Supreme Court Reverses Planting Ban on Roundup Ready Alfalfa

June 25, 2010 Bookmark and Share

The U.S. Supreme Court this week reversed a lower court’s nationwide ban on the cultivation of biotech alfalfa, considered a victory in the Court’s first case examining the technology.

In the case, Monsanto Co. v. Geertson Seed Farms, environmental groups and individual organic alfalfa farmers sued USDA, claiming the Department’s decision to grant deregulated status to glyphosate-tolerant, or Roundup Ready, alfalfa violated the National Environmental Policy Act (NEPA).

The courts in the Ninth Circuit determined that USDA should have conducted an environmental impact statement (EIS) before it decided to deregulate and ultimately enjoined almost all planting and sale of Roundup Ready alfalfa pending the issuance of the EIS. The Supreme Court’s decision this week reversed the injunction, finding that the lower court went too far in presuming that the only remedy available for a NEPA violation is a nationwide injunction rather than the USDA Animal and Plant Health Inspection Service’s (APHIS) proposed partial deregulation.

Still, it is unclear if the decision will ultimately lead to Roundup Ready alfalfa being planted this season.

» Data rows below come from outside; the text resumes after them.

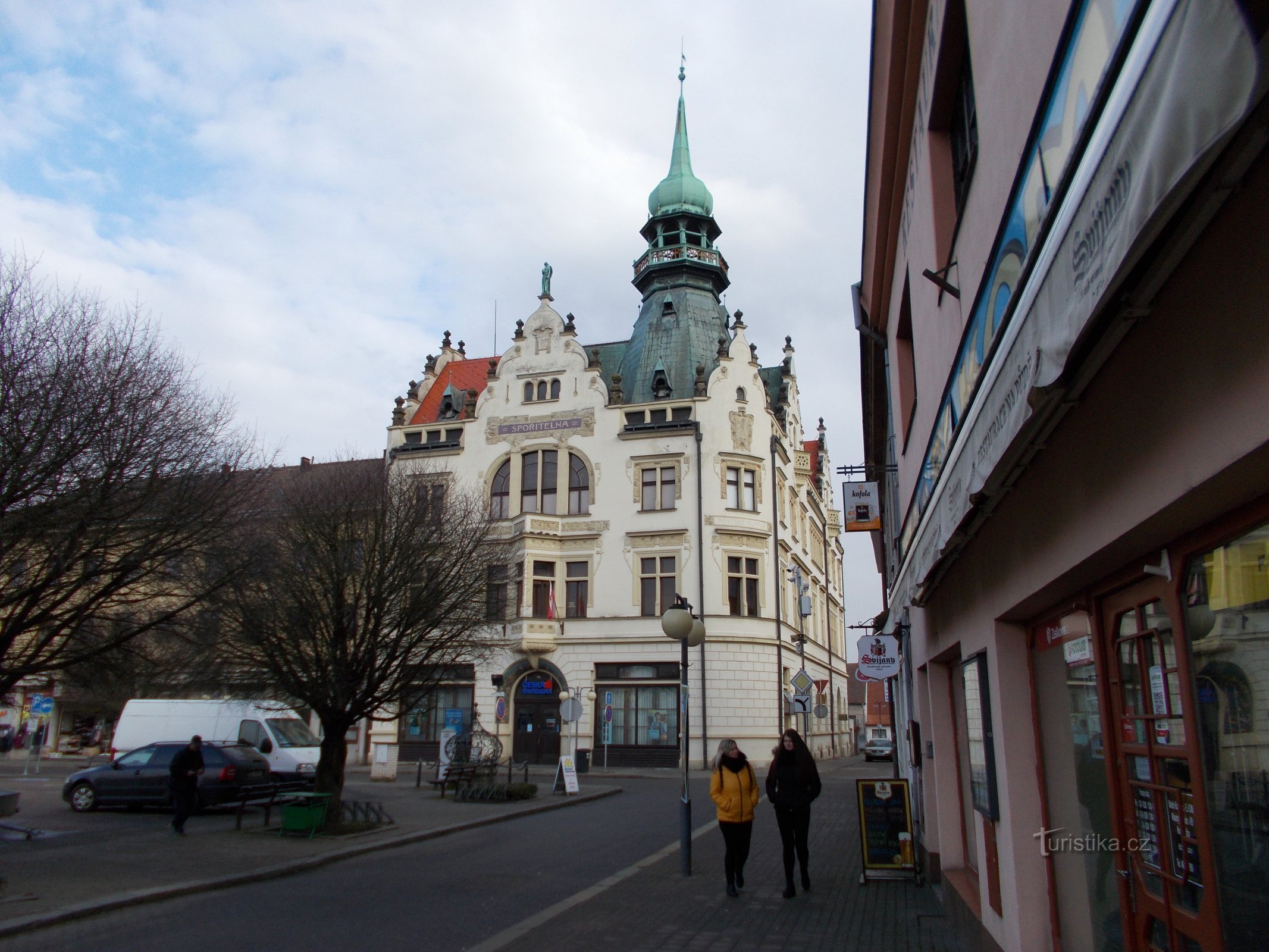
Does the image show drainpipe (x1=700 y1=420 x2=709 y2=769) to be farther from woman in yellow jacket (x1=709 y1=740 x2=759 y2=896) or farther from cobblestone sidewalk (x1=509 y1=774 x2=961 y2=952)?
woman in yellow jacket (x1=709 y1=740 x2=759 y2=896)

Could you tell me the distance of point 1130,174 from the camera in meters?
2.17

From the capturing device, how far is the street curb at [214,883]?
8.55 meters

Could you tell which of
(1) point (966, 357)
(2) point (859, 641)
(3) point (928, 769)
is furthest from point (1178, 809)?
(2) point (859, 641)

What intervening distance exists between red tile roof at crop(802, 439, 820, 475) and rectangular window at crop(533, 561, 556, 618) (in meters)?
19.4

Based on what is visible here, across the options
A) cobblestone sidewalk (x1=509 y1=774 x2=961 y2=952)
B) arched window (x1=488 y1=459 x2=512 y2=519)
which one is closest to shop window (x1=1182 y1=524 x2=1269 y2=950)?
cobblestone sidewalk (x1=509 y1=774 x2=961 y2=952)

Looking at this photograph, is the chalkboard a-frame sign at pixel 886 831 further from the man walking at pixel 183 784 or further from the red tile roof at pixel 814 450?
the red tile roof at pixel 814 450

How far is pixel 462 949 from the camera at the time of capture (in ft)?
25.7

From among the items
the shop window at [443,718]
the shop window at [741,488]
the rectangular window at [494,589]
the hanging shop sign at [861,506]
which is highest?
the shop window at [741,488]

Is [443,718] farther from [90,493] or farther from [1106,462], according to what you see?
[1106,462]

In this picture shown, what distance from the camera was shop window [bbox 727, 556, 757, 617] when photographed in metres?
37.1

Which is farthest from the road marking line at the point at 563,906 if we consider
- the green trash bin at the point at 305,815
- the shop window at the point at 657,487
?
the shop window at the point at 657,487

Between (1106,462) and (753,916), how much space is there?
7296 mm

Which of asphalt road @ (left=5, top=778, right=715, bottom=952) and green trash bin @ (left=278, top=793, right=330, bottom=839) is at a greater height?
green trash bin @ (left=278, top=793, right=330, bottom=839)

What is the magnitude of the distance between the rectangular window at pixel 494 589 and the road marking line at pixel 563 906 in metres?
7.78
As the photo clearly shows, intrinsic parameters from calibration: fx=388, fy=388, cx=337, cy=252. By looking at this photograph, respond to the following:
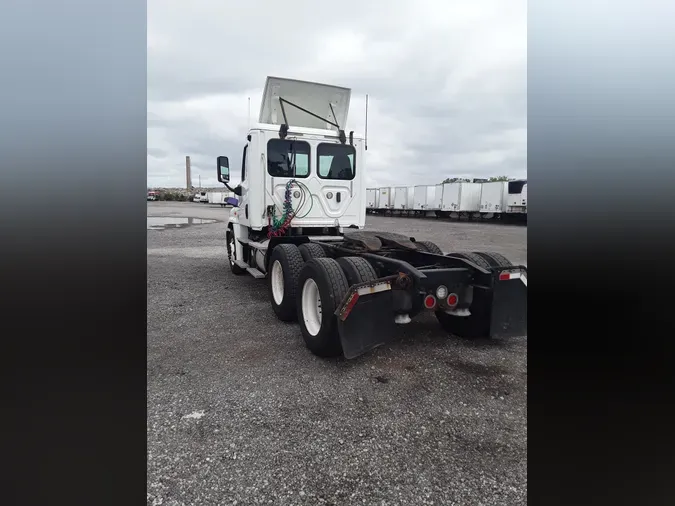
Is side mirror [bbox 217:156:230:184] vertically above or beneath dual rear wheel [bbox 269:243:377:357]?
above

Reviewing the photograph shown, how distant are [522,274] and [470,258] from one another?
0.60 meters

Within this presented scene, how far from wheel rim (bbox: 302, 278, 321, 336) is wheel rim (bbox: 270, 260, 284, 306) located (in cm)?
112

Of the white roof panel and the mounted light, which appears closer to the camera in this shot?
the mounted light

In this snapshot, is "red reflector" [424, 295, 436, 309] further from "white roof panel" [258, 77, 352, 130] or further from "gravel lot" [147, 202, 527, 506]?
"white roof panel" [258, 77, 352, 130]

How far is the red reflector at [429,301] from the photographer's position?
150 inches

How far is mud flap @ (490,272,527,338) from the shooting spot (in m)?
4.08

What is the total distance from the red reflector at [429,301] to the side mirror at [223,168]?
14.1ft

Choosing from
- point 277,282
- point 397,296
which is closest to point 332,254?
point 277,282

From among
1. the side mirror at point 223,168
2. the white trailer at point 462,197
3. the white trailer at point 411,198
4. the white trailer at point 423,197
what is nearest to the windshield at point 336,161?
the side mirror at point 223,168

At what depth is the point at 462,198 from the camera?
3108cm

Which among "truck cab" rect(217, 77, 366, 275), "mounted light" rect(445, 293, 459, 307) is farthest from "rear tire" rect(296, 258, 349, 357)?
"truck cab" rect(217, 77, 366, 275)

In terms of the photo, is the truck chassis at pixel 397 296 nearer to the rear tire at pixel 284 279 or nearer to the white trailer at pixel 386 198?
the rear tire at pixel 284 279

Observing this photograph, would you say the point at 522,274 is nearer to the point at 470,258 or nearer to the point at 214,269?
the point at 470,258
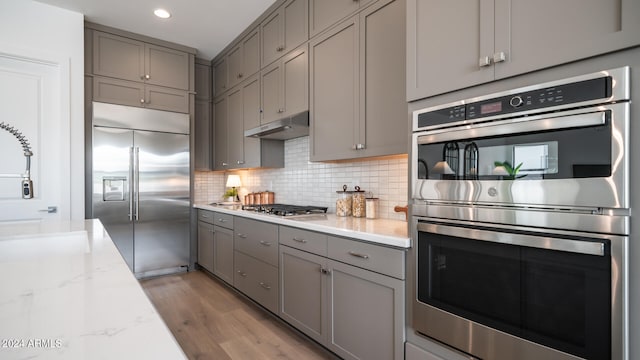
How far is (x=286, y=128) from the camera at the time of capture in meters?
2.88

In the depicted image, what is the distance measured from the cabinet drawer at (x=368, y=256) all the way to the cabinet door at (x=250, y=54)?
2.33 m

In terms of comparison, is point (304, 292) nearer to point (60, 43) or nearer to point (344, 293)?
point (344, 293)

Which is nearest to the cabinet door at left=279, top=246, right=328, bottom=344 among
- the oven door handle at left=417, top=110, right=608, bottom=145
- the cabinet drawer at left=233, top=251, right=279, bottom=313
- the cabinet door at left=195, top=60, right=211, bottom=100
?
the cabinet drawer at left=233, top=251, right=279, bottom=313

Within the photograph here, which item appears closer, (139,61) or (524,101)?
(524,101)

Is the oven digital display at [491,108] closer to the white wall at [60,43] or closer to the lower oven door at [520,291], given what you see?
the lower oven door at [520,291]

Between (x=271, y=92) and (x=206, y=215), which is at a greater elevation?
(x=271, y=92)

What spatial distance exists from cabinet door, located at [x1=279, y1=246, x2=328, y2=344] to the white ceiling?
245 cm

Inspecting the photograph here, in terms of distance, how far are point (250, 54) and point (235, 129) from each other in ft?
2.92

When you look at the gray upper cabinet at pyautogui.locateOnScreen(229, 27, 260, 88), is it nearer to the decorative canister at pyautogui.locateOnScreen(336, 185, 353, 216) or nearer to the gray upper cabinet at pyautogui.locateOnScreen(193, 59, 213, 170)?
the gray upper cabinet at pyautogui.locateOnScreen(193, 59, 213, 170)

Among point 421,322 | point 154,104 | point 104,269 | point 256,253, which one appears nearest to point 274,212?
point 256,253

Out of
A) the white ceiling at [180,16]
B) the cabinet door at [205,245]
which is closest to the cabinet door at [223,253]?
the cabinet door at [205,245]

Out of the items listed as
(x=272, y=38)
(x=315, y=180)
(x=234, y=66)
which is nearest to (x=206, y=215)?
(x=315, y=180)

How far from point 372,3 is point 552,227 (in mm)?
1759

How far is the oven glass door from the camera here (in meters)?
1.07
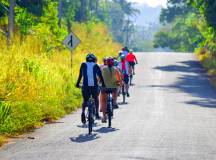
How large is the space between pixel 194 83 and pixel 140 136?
26.5m

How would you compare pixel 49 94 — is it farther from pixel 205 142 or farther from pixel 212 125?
pixel 205 142

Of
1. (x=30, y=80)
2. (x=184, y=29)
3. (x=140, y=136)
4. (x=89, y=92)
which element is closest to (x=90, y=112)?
→ (x=89, y=92)

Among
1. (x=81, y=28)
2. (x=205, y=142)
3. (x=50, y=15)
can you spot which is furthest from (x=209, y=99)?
(x=81, y=28)

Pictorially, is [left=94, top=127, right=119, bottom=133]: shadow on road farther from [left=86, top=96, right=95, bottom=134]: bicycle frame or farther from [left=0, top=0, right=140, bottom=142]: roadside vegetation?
[left=0, top=0, right=140, bottom=142]: roadside vegetation

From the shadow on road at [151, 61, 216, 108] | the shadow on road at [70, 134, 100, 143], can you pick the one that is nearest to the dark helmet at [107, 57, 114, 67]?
the shadow on road at [70, 134, 100, 143]

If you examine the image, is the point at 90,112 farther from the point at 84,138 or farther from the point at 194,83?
the point at 194,83

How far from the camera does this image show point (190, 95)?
3388 centimetres

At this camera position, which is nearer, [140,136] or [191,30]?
[140,136]

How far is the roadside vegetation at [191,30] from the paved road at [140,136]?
1075cm

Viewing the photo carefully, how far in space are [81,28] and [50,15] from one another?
13033 millimetres

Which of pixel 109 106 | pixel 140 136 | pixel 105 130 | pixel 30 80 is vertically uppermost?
pixel 30 80

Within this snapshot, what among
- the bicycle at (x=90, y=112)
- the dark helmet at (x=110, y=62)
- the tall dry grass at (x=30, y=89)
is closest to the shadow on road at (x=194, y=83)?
the tall dry grass at (x=30, y=89)

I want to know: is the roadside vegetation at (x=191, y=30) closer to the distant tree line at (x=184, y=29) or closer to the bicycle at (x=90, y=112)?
the distant tree line at (x=184, y=29)

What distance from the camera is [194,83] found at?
42.3m
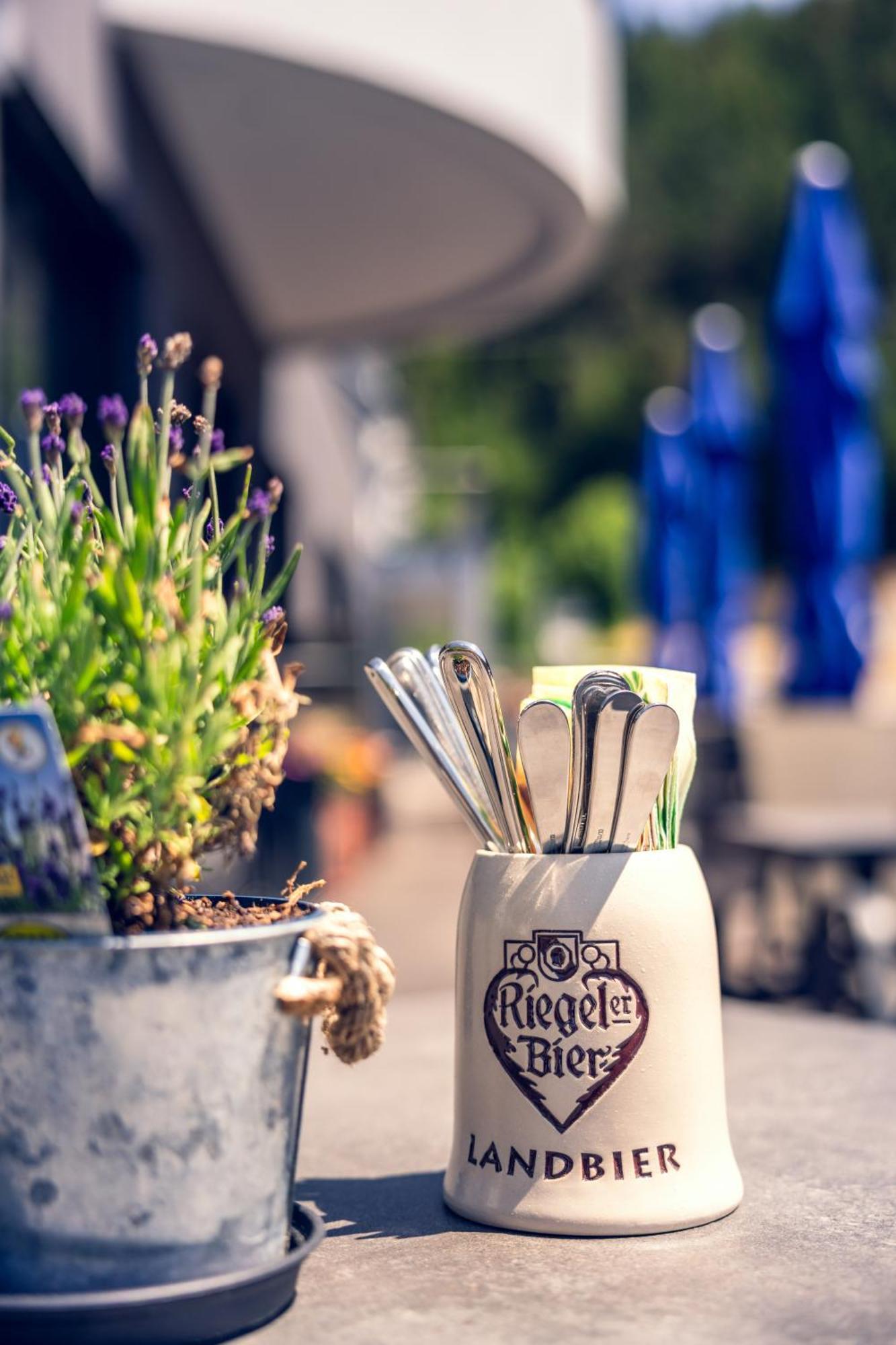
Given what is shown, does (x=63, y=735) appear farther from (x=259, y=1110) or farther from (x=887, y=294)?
(x=887, y=294)

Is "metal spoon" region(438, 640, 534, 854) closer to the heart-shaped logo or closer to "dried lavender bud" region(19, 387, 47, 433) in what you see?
the heart-shaped logo

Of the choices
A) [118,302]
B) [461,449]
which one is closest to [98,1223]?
[118,302]

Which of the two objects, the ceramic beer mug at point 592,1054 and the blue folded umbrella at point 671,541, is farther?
the blue folded umbrella at point 671,541

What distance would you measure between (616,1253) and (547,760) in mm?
263

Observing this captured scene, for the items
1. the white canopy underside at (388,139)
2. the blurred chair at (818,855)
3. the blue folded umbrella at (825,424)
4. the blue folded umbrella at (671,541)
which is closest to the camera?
the blurred chair at (818,855)

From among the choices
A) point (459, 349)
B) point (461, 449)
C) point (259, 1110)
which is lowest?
point (259, 1110)

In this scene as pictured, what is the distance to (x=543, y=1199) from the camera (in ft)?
2.64

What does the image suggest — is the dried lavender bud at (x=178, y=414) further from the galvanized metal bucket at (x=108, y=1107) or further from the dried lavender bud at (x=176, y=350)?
the galvanized metal bucket at (x=108, y=1107)

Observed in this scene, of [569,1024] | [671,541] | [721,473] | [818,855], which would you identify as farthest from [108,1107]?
[671,541]

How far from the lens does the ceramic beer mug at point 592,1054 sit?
804 millimetres

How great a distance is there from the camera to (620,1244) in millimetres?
792

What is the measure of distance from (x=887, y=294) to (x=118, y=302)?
104ft

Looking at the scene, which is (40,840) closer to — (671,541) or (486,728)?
(486,728)

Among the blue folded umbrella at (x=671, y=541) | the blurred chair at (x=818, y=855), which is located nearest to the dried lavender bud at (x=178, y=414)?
the blurred chair at (x=818, y=855)
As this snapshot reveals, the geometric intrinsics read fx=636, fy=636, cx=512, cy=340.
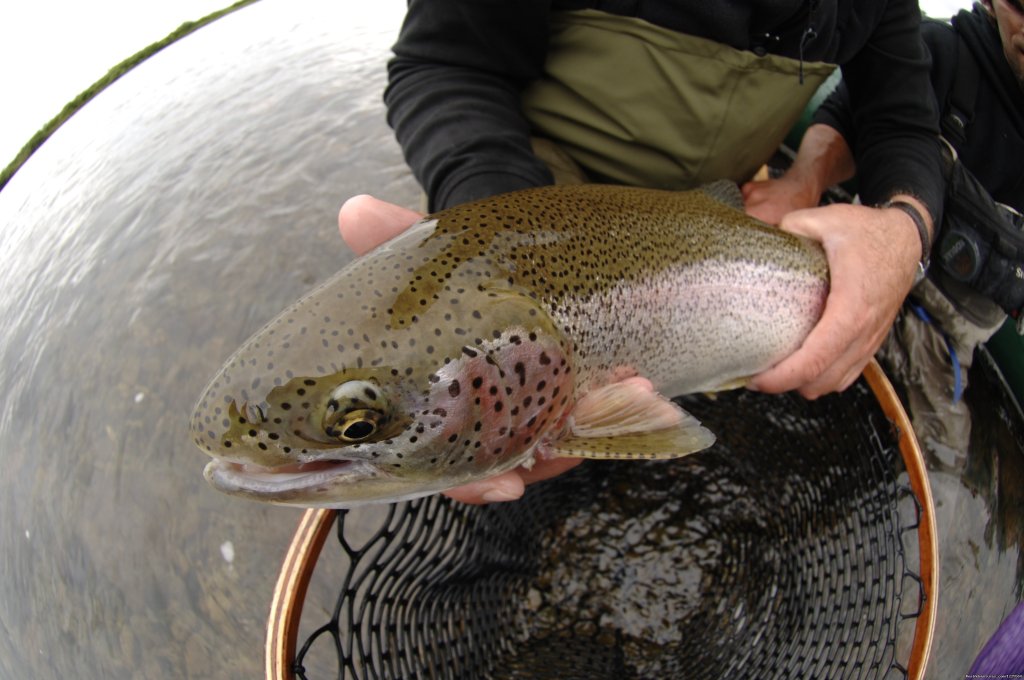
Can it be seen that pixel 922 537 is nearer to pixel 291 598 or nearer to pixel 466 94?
pixel 291 598

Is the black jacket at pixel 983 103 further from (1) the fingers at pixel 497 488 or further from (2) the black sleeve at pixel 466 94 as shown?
(1) the fingers at pixel 497 488

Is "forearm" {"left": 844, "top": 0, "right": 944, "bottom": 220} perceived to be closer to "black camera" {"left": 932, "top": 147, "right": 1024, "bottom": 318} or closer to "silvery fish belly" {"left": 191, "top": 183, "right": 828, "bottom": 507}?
"black camera" {"left": 932, "top": 147, "right": 1024, "bottom": 318}

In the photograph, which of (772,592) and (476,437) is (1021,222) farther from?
(476,437)

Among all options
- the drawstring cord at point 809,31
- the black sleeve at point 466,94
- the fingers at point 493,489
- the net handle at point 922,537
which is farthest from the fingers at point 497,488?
the drawstring cord at point 809,31

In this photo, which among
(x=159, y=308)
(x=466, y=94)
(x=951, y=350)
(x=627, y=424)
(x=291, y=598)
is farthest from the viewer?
(x=159, y=308)

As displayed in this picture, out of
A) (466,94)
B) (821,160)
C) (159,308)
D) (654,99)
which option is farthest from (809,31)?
(159,308)

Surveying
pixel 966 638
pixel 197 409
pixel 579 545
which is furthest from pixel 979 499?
pixel 197 409
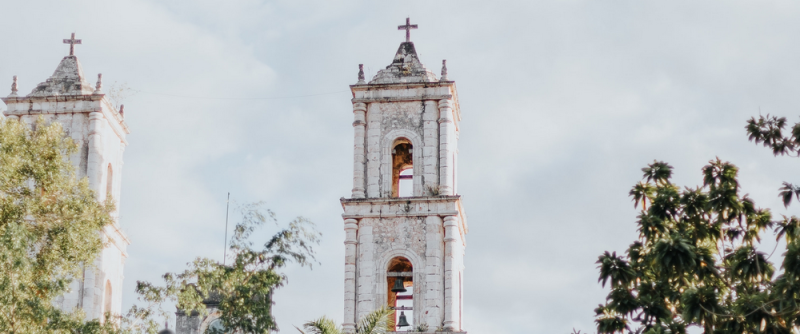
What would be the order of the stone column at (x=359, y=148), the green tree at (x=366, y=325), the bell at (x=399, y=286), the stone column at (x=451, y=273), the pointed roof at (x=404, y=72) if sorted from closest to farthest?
the green tree at (x=366, y=325) < the stone column at (x=451, y=273) < the bell at (x=399, y=286) < the stone column at (x=359, y=148) < the pointed roof at (x=404, y=72)

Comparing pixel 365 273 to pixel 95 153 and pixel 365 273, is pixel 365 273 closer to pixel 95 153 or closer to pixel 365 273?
pixel 365 273

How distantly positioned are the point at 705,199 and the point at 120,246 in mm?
15266

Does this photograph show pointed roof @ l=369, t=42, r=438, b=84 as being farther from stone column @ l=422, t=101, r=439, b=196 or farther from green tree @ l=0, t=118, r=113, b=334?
green tree @ l=0, t=118, r=113, b=334

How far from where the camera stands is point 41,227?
2964 cm

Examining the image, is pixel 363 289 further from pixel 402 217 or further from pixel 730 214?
pixel 730 214

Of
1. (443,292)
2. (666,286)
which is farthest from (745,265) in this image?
(443,292)

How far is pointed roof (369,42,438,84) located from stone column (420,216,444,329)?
312 cm

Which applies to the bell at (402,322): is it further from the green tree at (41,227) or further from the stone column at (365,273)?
the green tree at (41,227)

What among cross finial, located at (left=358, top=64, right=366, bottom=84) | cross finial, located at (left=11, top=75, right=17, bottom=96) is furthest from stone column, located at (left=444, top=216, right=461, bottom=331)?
cross finial, located at (left=11, top=75, right=17, bottom=96)

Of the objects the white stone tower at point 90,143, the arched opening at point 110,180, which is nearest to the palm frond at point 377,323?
the white stone tower at point 90,143

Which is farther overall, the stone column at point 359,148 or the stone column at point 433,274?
the stone column at point 359,148

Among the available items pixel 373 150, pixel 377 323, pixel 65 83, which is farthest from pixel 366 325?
pixel 65 83

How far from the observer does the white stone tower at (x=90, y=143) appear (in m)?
32.8

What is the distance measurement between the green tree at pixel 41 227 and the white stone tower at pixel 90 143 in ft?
6.39
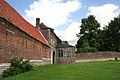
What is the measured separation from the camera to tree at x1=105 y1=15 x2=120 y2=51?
7306 centimetres

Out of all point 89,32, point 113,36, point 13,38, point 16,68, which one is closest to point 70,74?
point 16,68

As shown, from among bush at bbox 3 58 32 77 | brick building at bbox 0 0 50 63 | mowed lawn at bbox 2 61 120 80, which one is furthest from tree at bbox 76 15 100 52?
bush at bbox 3 58 32 77

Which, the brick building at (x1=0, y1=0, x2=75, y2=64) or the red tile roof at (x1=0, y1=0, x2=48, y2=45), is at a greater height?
the red tile roof at (x1=0, y1=0, x2=48, y2=45)

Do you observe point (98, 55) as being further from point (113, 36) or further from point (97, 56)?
point (113, 36)

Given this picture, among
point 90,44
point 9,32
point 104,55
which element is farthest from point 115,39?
point 9,32

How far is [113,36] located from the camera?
74.5 metres

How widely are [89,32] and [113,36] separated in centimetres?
1031

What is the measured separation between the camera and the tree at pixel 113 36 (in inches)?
2876

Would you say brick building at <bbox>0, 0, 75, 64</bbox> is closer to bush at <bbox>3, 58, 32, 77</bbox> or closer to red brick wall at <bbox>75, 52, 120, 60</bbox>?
bush at <bbox>3, 58, 32, 77</bbox>

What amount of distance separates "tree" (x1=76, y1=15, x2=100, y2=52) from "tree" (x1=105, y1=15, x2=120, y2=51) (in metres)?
3.63

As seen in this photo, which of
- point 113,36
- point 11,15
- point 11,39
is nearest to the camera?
point 11,39

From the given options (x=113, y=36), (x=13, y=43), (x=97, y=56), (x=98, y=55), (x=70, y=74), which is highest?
(x=113, y=36)

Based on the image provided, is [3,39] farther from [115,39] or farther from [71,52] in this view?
[115,39]

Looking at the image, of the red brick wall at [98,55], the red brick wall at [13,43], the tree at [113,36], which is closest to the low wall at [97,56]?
the red brick wall at [98,55]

The Supreme Court remanded the case back to the lower court and USDA to determine what interim measures can be implemented while the agency completes an EIS, which isn’t expected to be done until next spring.

Fifty-one Members of the House of Representatives and five Senators wrote Secretary of Agriculture Tom Vilsack this week saying the Department’s initial finding that Roundup Ready alfalfa has no significant impact on the environment or other crops “cannot be justified” and asking him to deny a request for even partial deregulation.

There is no commercialized biotech wheat anywhere in the world, but NAWG believes biotechnology’s introduction into the wheat crop is necessary for the wheat industry to increase productivity, attract acres back to the crop and feed a growing global population in a sustainable way.

In March, NAWG joined a coalition of agricultural organizations in filing a joint friend-of-the-court brief urging the injunction be reversed, and NAWG leaders continue working with coalition partners to demonstrate the importance of biotechnology for producers.